I would somehow change the behaviour of how barplot! works now, wouldn't it?

Do you have any other ideas how to support incremental plotting of grouped bar plots?

Do you want to support this in AbstractPlotting?

@greimel
Copy link
Contributor Author

greimel commented Dec 28, 2020

Can I somehow access attributes of previously plotted plots of the same Axis2D in the plot!(BarPlot) function? Then one could add new attributes (like heights) and use previous plots to calculate them.

@greimel
Copy link
Contributor Author

greimel commented Jan 12, 2021

Could you give me some feedback if (this is how) you want this?

If so, I'll try to remove the dependency on DataFrames.jl again and add some tests.

@greimel
Copy link
Contributor Author

greimel commented Jan 12, 2021

FWIW, after the MakieLayout merge, the categorical axis labels are gone,

image

@SimonDanisch
Copy link
Member

Could you give me some feedback if (this is how) you want this?

Sorry, I was super busy in my freetime to actually release JSServe & WGLMakie.

FWIW, after the MakieLayout merge, the categorical axis labels are gone,

Hm, I guess we need to figure out how to do that 😅

@SimonDanisch
Copy link
Member

Would be nice to make this independent of Dataframes.
@jkrumbiegel and I are trying to figure out how to do categorical axes with MakieLayout.
Sorry, this PR had a bad timing, but I'm very excited to have this merged!

@greimel
Copy link
Contributor Author

greimel commented Jan 17, 2021

Alright, I probably won't have time for this in the next two weeks, but who knows.

Note to self: I need to make this work for negative values and for a mixture of positive and negative values.

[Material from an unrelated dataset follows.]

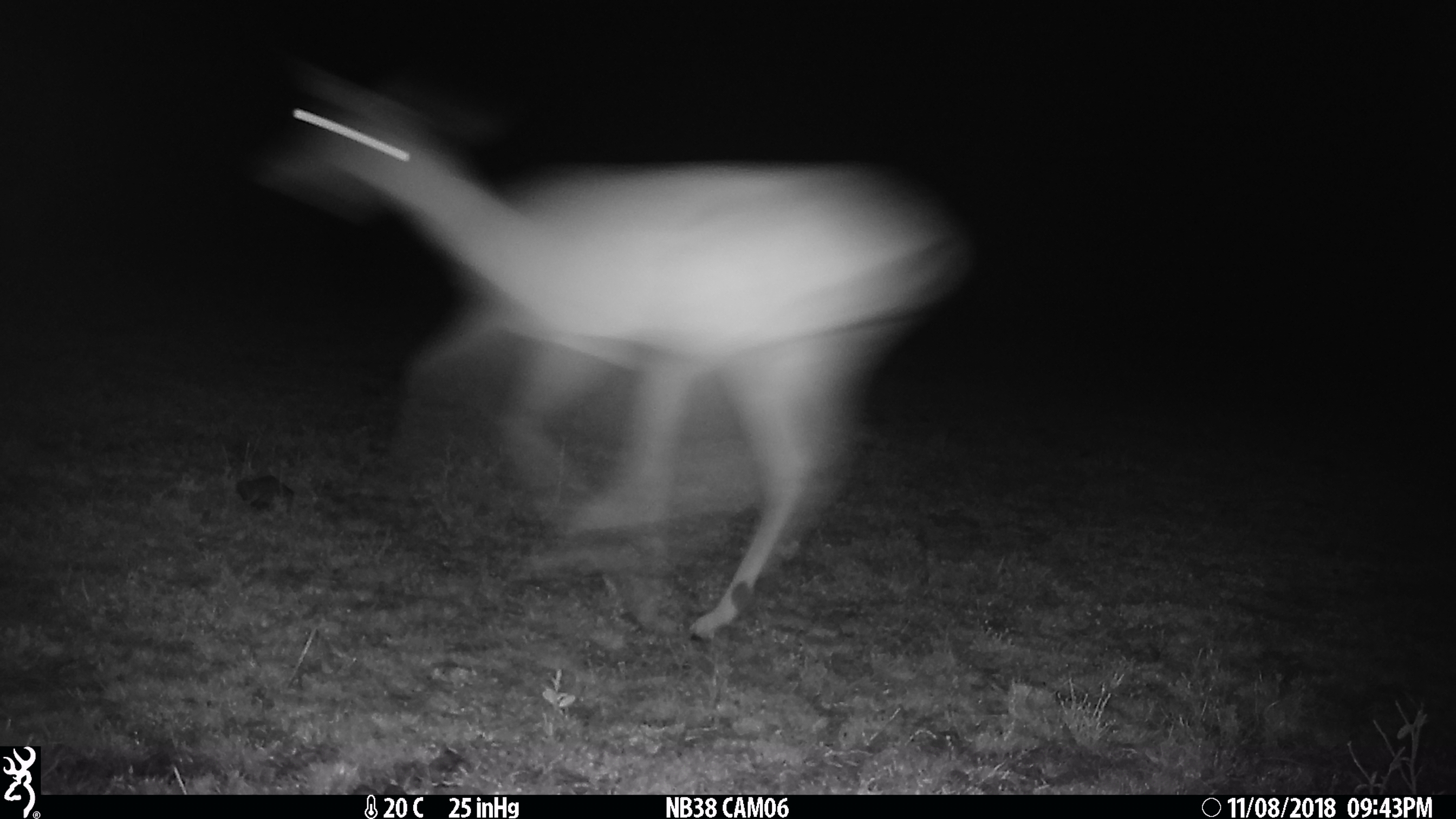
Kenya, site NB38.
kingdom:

@grahamas grahamas mentioned this pull request Feb 19, 2021
7 tasks
@greimel
Copy link
Contributor Author

greimel commented Feb 20, 2021

This can now handle mixing positive and negative values

image

@greimel
Copy link
Contributor Author

greimel commented Feb 21, 2021

Examples

Plain bar

df = filter(:grp_stack => ==(1), DataFrame(bar_df))
filter!(:grp_dodge => ==(1), df)
	
barplot(df.x, df.y)

image

Dodged and stacked

df = bar_df
barplot(df.x, df.y, dodge = df.grp_dodge, stack = df.grp_stack, color = df.grp_stack)

image

Dodged

df = filter(:grp_stack => ==(1), DataFrame(bar_df))
barplot(df.x, df.y, dodge = df.grp_dodge, color = df.grp_dodge, dodge_gap = 0)

image

Stacked

df = filter(:grp_dodge => ==(1), DataFrame(bar_df))
barplot(df.x, df.y, stack = df.grp_stack, color = df.grp_stack)

image

Data

(copied from test)

begin
	x1         = [1, 1,  1,  1]
	y1         = [2, 3, -3, -2]
	grp_dodge1 = [2, 2,  1,  1]
	grp_stack1 = [1, 2,  1,  2]

	x2         = [2, 2,  2,  2]
	y2         = [2, 3, -3, -2]	
	grp_dodge2 = [1, 2,  1,  2]
	grp_stack2 = [1, 1,  2,  2]

	from, to = stack_from_to(grp_stack1, y1, (; x1, grp_dodge1))
	from1 = [0.0, 2.0,  0.0, -3.0]
	to1   = [2.0, 5.0, -3.0, -5.0]
	@test from == from1
	@test to   == to1

	from, to = stack_from_to(grp_stack2, y2, (; x2, grp_dodge2))
	from2 = [0.0,  0.0,  0.0,  0.0]
	to2   = [2.0,  3.0, -3.0, -2.0]
	@test from == from2
	@test to   == to2

	perm = [1, 4, 2, 7, 5, 3, 8, 6]
	x = [x1; x2][perm]
	y = [y1; y2][perm]
	grp_dodge = [grp_dodge1; grp_dodge2][perm]
	grp_stack = [grp_stack1; grp_stack2][perm]
	
	from_test = [from1; from2][perm]
	to_test = [to1; to2][perm]
	
	from, to = stack_from_to(grp_stack, y, (; x, grp_dodge))
	@test from == from_test
	@test to == to_test
	
	bar_df  = (; x,  grp_dodge,  grp_stack,  y)
end

If desired I can add these to the documentation.

Also, where should the tests go? (Which file/folder?)

@jkrumbiegel
Copy link
Member

For tests, you can make your own file under unit_tests I think, to check the grouping logic. For the plot part, I would add examples in the tests folder, wherever it looks the most appropriate to you

@greimel
Copy link
Contributor Author

greimel commented Mar 22, 2021

done, is a test dependency on CategoricalArrays ok?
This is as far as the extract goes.